Set down exactly the lines running from the line with "Is the white tassel" to the end of the listing below, both ends included.

▸ Items listed in a dataset:
## Start

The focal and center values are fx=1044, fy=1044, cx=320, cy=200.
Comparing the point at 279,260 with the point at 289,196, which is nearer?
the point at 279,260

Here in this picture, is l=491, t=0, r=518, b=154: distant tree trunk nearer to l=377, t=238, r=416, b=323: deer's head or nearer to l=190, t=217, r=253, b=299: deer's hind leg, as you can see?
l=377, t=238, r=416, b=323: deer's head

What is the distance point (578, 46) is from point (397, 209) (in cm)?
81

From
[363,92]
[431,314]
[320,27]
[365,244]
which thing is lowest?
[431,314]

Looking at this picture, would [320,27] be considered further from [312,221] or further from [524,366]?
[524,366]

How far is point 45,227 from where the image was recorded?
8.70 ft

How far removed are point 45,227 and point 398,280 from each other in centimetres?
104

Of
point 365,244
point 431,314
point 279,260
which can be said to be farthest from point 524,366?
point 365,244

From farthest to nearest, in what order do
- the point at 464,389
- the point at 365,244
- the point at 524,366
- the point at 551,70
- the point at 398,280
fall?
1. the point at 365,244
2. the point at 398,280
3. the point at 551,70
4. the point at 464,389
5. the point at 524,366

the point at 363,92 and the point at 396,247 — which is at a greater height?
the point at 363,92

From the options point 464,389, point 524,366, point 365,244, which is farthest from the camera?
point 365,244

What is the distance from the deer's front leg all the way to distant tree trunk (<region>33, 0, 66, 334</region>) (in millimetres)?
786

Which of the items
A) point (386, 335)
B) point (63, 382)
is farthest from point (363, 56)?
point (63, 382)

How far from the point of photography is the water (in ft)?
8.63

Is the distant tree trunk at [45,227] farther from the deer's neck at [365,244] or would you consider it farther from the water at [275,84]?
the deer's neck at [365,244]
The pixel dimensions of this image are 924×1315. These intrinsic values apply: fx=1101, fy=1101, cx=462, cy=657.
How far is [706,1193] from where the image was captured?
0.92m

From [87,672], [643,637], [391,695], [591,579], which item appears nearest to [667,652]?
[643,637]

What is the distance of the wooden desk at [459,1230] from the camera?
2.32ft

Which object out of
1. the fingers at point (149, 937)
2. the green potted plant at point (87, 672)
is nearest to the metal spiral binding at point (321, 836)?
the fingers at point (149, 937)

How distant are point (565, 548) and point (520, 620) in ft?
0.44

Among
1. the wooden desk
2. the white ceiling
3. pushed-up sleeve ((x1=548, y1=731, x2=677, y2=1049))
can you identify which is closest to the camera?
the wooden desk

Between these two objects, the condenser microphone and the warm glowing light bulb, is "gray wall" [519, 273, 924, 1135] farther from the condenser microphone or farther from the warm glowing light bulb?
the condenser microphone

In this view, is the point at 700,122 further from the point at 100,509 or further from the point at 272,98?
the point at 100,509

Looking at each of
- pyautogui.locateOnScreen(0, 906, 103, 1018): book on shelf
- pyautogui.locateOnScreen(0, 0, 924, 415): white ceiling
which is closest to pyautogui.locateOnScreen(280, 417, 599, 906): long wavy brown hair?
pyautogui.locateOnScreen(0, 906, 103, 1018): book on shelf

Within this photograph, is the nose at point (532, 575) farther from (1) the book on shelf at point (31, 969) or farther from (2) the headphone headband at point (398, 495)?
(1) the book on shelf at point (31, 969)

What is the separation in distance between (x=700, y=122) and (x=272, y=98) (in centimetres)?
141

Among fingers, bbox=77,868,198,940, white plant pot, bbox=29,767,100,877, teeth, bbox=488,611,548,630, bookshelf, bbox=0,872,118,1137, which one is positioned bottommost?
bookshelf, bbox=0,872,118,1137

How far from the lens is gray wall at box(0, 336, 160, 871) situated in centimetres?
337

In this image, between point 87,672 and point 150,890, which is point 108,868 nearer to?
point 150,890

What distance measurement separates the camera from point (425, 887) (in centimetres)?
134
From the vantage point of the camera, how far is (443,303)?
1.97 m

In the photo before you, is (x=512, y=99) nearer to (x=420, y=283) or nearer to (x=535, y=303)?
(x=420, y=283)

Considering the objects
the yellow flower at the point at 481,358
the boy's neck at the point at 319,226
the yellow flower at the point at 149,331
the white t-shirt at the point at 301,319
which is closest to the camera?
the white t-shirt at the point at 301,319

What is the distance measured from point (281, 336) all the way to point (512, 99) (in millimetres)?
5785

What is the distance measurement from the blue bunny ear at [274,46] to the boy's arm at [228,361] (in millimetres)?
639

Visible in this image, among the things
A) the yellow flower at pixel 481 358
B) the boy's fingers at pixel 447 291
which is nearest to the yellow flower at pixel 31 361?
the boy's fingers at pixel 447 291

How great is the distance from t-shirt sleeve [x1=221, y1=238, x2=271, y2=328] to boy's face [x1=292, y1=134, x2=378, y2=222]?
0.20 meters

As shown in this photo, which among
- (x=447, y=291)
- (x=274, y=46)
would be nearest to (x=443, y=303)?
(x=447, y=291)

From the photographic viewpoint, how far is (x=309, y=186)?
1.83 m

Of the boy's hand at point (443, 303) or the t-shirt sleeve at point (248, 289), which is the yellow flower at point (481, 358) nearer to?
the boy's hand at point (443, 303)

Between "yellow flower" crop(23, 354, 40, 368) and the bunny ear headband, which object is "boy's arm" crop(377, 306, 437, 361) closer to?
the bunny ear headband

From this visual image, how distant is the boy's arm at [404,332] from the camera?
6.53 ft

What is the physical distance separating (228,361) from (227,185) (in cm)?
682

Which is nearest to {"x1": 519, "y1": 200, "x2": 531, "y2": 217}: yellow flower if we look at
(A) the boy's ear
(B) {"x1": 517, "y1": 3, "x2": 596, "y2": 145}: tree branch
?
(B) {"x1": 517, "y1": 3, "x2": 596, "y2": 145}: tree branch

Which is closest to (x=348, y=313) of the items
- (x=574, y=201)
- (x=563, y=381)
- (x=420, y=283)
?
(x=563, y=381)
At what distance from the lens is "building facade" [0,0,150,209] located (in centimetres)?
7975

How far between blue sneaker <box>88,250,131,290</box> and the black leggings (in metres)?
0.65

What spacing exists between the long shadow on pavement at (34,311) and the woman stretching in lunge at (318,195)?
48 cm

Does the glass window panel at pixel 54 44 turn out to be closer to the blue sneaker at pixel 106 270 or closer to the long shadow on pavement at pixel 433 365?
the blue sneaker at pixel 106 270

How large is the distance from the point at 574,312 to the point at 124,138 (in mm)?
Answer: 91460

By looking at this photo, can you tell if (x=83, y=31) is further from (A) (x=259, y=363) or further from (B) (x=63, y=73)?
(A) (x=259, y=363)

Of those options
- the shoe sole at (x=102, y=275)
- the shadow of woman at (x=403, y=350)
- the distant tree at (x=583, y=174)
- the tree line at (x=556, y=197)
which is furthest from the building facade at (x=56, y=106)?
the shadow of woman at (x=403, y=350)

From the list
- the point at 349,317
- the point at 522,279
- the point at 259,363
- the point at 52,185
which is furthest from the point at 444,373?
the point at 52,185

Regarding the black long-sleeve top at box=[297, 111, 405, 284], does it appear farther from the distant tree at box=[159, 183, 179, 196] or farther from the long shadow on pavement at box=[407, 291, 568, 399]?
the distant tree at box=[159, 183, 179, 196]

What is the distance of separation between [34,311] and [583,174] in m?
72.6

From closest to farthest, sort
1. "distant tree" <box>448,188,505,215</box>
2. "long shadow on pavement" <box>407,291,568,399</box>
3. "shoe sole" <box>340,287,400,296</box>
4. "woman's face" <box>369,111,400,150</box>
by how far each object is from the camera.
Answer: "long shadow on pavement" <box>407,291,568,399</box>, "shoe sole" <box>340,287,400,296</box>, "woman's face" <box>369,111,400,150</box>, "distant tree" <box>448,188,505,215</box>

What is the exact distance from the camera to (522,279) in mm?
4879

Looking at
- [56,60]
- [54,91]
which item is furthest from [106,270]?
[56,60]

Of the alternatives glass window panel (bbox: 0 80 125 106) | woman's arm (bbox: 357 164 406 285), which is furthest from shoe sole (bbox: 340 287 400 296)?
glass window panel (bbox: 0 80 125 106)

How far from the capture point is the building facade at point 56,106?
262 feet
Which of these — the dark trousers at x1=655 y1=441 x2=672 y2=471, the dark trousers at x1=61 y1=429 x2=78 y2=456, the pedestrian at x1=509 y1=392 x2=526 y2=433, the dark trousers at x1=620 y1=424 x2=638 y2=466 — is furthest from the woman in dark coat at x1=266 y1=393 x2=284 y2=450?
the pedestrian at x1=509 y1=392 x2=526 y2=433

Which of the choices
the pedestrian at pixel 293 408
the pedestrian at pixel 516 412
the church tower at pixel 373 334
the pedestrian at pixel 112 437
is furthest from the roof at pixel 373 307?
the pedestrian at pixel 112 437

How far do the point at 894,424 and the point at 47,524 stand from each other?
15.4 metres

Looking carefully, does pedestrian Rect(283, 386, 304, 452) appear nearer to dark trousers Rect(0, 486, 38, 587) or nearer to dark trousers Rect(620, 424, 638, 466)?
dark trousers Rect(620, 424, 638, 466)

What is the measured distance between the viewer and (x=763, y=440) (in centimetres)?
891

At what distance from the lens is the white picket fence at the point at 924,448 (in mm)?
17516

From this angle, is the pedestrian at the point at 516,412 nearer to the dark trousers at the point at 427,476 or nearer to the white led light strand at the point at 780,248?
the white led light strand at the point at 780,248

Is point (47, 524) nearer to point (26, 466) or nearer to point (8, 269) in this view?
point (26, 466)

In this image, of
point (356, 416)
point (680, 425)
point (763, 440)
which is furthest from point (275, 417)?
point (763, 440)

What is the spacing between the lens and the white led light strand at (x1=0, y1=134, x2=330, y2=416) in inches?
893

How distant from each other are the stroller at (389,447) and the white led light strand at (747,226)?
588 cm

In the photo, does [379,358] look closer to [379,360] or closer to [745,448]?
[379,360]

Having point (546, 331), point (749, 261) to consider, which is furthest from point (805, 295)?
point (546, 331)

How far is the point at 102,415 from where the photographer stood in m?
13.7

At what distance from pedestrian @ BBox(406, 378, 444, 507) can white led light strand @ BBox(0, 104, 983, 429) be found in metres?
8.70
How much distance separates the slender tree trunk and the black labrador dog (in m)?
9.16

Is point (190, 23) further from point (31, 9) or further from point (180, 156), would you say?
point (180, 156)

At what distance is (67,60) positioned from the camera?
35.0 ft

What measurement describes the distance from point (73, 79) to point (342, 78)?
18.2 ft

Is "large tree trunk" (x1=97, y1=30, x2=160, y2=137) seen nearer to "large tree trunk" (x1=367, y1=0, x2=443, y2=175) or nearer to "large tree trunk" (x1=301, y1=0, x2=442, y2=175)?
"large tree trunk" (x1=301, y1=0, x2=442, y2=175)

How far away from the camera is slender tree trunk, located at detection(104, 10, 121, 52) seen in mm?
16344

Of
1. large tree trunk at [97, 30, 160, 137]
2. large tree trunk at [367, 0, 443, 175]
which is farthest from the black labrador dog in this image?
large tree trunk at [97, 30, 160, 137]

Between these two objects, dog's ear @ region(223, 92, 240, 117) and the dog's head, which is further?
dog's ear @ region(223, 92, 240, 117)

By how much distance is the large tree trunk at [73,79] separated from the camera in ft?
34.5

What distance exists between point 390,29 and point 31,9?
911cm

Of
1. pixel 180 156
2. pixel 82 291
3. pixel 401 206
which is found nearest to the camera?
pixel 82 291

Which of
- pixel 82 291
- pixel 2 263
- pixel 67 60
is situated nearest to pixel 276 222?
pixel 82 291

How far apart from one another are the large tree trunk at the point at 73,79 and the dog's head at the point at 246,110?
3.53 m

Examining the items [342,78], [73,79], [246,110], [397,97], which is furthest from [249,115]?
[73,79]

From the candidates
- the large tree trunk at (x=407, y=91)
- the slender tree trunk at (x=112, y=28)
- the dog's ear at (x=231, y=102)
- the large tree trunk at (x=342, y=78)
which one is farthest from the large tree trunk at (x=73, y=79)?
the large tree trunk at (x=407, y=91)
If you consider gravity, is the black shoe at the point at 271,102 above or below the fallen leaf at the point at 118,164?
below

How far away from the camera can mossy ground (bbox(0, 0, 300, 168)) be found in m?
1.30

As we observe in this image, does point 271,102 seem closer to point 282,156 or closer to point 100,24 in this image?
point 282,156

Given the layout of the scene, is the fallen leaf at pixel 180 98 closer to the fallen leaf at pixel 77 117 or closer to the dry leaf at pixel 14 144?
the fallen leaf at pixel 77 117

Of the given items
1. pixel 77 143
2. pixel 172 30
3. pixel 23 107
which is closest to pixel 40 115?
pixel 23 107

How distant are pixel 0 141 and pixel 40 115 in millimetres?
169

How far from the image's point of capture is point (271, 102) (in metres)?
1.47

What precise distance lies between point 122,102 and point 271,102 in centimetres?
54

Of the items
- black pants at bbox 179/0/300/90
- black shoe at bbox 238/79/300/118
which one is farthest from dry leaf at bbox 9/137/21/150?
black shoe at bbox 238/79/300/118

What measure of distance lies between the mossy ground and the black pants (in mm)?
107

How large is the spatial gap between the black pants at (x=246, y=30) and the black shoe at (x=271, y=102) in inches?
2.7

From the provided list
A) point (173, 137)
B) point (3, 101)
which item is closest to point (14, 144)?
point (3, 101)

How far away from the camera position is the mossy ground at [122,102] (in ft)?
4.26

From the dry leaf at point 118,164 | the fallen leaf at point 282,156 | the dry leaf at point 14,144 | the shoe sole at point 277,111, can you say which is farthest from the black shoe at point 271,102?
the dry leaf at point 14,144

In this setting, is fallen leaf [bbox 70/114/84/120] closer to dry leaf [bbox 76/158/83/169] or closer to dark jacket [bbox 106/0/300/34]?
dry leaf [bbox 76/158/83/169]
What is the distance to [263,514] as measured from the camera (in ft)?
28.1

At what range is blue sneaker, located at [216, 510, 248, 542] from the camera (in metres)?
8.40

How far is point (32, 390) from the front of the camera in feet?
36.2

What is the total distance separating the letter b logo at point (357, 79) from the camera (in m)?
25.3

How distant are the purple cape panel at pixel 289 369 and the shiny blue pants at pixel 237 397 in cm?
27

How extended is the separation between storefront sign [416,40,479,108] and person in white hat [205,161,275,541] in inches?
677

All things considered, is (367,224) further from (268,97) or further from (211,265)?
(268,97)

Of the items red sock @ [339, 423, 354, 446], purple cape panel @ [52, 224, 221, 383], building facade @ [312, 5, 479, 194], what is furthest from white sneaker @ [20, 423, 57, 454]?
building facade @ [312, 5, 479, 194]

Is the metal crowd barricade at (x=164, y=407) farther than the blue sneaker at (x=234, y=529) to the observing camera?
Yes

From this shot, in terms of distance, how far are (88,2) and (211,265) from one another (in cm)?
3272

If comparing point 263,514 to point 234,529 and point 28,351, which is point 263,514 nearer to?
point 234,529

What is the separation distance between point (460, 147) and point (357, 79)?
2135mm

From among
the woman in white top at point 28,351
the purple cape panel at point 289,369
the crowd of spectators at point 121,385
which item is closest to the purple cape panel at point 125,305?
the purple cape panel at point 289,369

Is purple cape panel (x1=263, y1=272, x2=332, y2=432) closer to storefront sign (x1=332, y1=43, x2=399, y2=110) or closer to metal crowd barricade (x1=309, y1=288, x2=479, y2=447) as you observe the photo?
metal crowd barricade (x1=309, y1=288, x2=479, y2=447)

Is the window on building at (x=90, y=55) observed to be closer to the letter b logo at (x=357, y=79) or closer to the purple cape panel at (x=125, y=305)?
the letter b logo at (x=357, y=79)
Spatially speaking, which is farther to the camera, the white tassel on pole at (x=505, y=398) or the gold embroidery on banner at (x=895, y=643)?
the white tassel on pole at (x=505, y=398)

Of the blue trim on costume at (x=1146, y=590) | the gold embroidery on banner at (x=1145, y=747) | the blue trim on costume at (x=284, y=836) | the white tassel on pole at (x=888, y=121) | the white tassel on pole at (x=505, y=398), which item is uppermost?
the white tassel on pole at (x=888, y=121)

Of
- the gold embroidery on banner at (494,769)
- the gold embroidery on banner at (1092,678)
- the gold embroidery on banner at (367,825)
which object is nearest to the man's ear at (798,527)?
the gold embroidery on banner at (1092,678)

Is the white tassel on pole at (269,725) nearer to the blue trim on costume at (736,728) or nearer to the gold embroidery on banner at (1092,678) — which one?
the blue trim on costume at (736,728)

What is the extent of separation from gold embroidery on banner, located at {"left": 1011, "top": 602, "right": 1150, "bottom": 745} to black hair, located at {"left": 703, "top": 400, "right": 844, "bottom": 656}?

## End

▸ Response for this exercise:
Is the white tassel on pole at (269,725) nearer to the blue trim on costume at (736,728) or nearer to the gold embroidery on banner at (1092,678) — which one?
the blue trim on costume at (736,728)

What is the extent of separation from gold embroidery on banner, located at {"left": 1011, "top": 602, "right": 1150, "bottom": 745} to black hair, located at {"left": 703, "top": 400, "right": 844, "bottom": 656}?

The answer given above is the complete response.